Le bénéficiaire est tenu pour personnellement débiteur de l'impôt sur la toute propriété du bien qui est présumé lui avoir été transmis au décès de l'usufruitier, comme s'il s'agissait d'un legs particulier. Le redevable est en toutes circonstances le nu-propriétaire, lequel doit être taxé en fonction de son lien de parenté avec l'usufruitier.

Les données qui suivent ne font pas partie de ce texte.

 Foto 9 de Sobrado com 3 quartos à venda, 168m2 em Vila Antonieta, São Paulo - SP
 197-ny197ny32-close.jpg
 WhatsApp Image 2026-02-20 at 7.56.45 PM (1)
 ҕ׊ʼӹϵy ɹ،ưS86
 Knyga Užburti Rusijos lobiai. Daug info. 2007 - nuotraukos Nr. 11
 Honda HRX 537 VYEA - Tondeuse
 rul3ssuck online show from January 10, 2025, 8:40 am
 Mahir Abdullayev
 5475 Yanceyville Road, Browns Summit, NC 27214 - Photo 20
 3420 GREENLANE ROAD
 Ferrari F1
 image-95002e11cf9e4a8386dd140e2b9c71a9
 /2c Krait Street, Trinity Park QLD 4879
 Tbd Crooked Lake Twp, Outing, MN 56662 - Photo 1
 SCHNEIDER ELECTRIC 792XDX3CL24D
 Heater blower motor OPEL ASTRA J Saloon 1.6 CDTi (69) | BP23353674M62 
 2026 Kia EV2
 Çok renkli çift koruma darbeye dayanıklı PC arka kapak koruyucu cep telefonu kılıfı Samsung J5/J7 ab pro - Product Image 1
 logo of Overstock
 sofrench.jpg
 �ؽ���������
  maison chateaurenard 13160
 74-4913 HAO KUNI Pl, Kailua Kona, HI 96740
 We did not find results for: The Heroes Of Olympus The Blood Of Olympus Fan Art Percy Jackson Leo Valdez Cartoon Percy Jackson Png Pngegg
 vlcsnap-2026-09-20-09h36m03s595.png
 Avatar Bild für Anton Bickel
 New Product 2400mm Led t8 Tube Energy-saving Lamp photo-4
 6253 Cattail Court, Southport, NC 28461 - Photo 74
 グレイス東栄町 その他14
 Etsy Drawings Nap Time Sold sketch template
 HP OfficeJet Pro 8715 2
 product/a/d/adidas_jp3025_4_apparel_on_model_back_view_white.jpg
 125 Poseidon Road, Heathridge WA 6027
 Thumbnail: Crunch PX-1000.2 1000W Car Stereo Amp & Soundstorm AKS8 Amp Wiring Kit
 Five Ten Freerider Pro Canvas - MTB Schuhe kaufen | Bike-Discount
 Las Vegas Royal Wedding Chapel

Bien entendu, les droits payés lors du démembrement de propriété sont imputables sur le montant de l'impôt de transmission par décès. Cela étant, la présomption posée par l'article 751 du code précité n'est pas absolue. Il est en effet possible aux parties d'établir, dans les formes compatibles avec la procédure écrite, la sincérité et la réalité de l'opération de démembrement que la loi présume fictive.

Les conditions ne sont pas établies notamment lorsque le nu-propriétaire a effectué des travaux d'aménagement sur le bien transmis. En revanche, elles sont réunies lorsque le démembrement résulte d'un partage complet et sincère. Par ailleurs, lorsque la présomption légale de propriété mentionnée à l'article 751 du code précité ne s'applique pas, les droits d'enregistrements acquittés à raison de la donation ne sont pas susceptibles d'être remis en cause du fait du décès.